**Selected text:**
It is known that underground mining of coal is highly expensive, and after extraction the coal has to be transported over long distances, e.g. to be used in conventional coal power stations for the generation of electrical energy. It is also known that coal power stations, generally even those equipped with the most sophisticated filter devices for the filtration of exhaust gases (such as baghouses, cyclones, scrubbers or electrostatic precipitators) which result from the combustion of coal, produce considerable amounts of filtrated material (typically fly ash). This ash must be disposed-of or utilized as construction material, (e.g., fill) or as an admixture for construction materials (e.g. concrete aggregate). In addition, conventional coal power stations naturally produce, due to the combustion of coal, considerable amounts of bottom ash and slag, which must be disposed-of or used for another appropriate purpose.
Under the aspect of the protection of the environment as well as the environmental impact, coal power stations are highly problematic, due to the necessity of providing environmentally acceptable disposal sites for the waste ash and slag and also the filtrated fly ash collected. Due to the long distances which have to be overcome for transportation between the location of coal extraction, the locations of the use of coal in the power station and the location of the disposal site, the price of the energy generated by the coal station is increased by a considerable degree.
OBJECTS:
It is among the objects of the present invention to provide a power station system for the generation of energy, in particular electrical energy, which on the one hand, contrary to conventional coal power stations, does not need a disposal area for the filtrated material (fly ash) which necessarily results from the operation of the coal power station, and on the other hand the coal does not have to be transported over long distances immediately after its extraction, but can directly be supplied to the power station and the resultant slag and ash likewise do not have to be transported over long distances for disposal, which station can be operated more ecologically and more cost-effectively than regular coal power stations, and whereby additionally, the energy generated by the device according to the invention can be made available at lower cost compared to the energy generated by conventional coal power stations today.
Still other objects will be evident from the FIGURE, the Specification and the claims of this application.
DRAWINGS:
The invention is described in reference to the drawing in which:
The FIGURE is a schematic illustration of the electrical generating system (power station) of the invention, installed underground, along with a flue gas filter device, which is provided in the exhaust gas steam of the coal driven steam generator.

**Given data:**
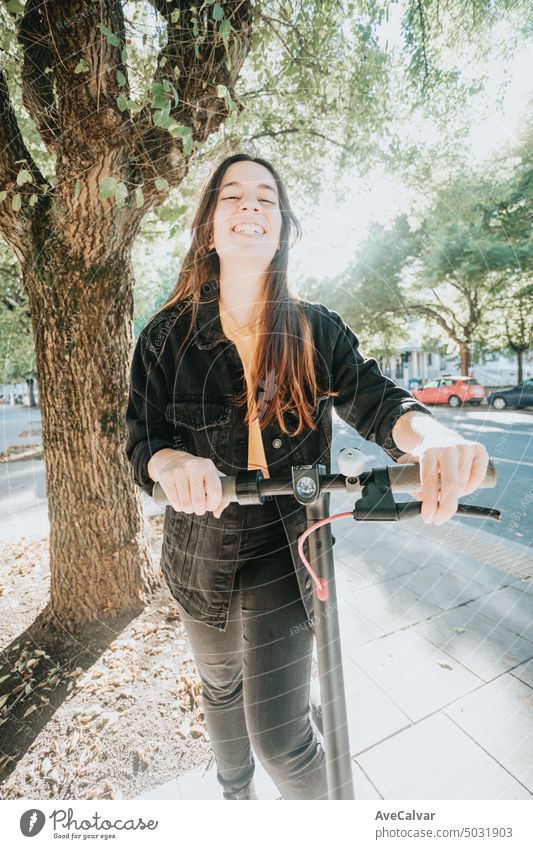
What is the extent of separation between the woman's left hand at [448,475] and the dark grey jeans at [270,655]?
55 centimetres

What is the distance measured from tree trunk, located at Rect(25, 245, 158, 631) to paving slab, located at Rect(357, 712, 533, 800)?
164cm

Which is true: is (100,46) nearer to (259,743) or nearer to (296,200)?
(296,200)

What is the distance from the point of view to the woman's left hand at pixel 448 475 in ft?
2.62

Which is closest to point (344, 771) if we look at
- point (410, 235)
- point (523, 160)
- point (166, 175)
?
point (410, 235)

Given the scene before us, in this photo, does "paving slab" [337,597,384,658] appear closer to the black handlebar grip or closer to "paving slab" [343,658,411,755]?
"paving slab" [343,658,411,755]

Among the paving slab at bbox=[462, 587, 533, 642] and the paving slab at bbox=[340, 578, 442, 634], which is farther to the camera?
the paving slab at bbox=[340, 578, 442, 634]

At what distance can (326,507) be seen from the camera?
3.01 ft

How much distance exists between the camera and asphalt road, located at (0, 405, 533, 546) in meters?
3.32

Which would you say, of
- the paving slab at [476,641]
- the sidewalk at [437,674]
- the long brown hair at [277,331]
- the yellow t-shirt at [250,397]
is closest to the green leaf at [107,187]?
the long brown hair at [277,331]

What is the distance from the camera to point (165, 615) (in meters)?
2.55

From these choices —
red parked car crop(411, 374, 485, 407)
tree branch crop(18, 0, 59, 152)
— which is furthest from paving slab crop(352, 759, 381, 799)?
tree branch crop(18, 0, 59, 152)

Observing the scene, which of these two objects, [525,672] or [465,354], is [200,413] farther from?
[525,672]

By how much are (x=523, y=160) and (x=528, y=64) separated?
0.38 meters

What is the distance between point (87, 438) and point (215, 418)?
1.28 m
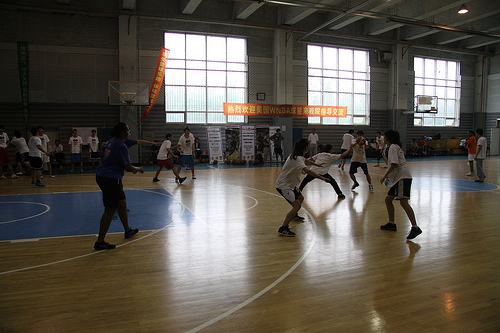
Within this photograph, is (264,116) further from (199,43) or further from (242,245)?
(242,245)

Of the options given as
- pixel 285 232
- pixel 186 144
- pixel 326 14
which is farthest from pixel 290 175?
pixel 326 14

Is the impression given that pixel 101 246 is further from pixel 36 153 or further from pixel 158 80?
pixel 158 80

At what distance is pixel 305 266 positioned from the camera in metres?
4.41

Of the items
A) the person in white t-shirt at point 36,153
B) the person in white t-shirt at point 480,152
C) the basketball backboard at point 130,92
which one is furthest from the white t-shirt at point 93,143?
the person in white t-shirt at point 480,152

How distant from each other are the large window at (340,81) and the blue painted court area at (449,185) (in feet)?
37.8

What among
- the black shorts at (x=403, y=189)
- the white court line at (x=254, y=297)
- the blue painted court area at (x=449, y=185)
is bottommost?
the white court line at (x=254, y=297)

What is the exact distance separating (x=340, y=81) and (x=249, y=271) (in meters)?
21.6

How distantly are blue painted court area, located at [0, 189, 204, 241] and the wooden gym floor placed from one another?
1.6 inches

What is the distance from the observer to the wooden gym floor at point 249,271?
312 cm

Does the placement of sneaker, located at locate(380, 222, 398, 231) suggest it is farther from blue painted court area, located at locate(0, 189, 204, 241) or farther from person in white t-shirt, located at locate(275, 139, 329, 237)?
blue painted court area, located at locate(0, 189, 204, 241)

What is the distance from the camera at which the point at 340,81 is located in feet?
78.0

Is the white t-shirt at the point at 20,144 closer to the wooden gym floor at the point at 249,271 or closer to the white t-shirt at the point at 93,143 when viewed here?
the white t-shirt at the point at 93,143

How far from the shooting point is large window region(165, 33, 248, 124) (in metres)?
19.8

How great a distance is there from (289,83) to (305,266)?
18.2m
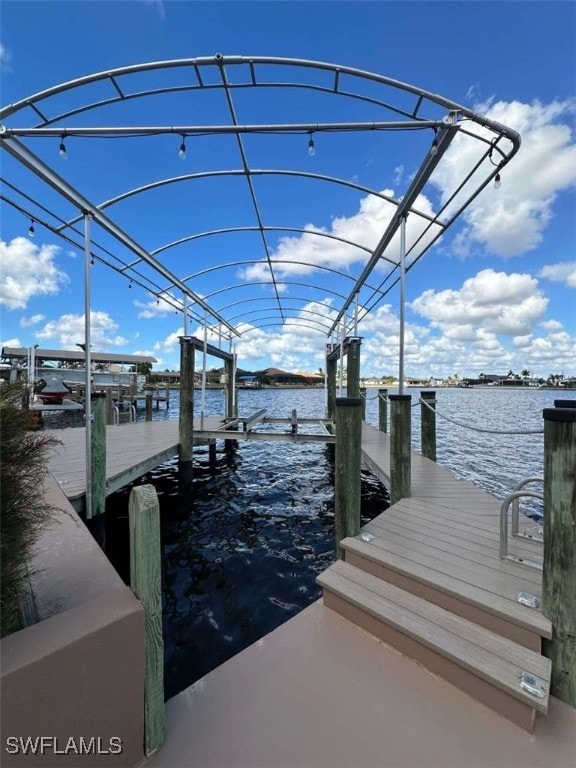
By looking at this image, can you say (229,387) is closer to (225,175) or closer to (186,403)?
(186,403)

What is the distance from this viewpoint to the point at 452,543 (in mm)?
2709

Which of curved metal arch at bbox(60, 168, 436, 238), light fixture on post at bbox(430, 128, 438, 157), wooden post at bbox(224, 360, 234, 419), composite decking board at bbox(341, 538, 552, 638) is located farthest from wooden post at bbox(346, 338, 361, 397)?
composite decking board at bbox(341, 538, 552, 638)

**Work to complete:**
**a.** Translate this sentence from the power station text into Spanish: "Still other objects will be evident from the FIGURE, the Specification and the claims of this application."
**b.** Please update the records from the line containing "How far from" through the end of the records, both ends included, by replacing "distance" with "separation" and leaving everything else unchanged. Give only those lines, and leave the pictures out.
The power station text and the records are independent of each other.

**Responses by task:**
**a.** Otros objetos más resultarán evidentes a partir de la FIGURA, la Especificación y las reivindicaciones de esta solicitud.

**b.**
How far from the shooting point is large window region(165, 33, 248, 124) (in metres)?
19.8

How great a separation is there from (289,83) to (305,266)?
18.2m
By looking at this image, can you say (229,387) is closer to (225,175) or closer to (186,403)?
(186,403)

What is the separation from this viewpoint to the point at 452,543 (in mm)?
2709

Which of curved metal arch at bbox(60, 168, 436, 238), light fixture on post at bbox(430, 128, 438, 157), wooden post at bbox(224, 360, 234, 419), composite decking board at bbox(341, 538, 552, 638) is located farthest from wooden post at bbox(346, 338, 361, 397)?
composite decking board at bbox(341, 538, 552, 638)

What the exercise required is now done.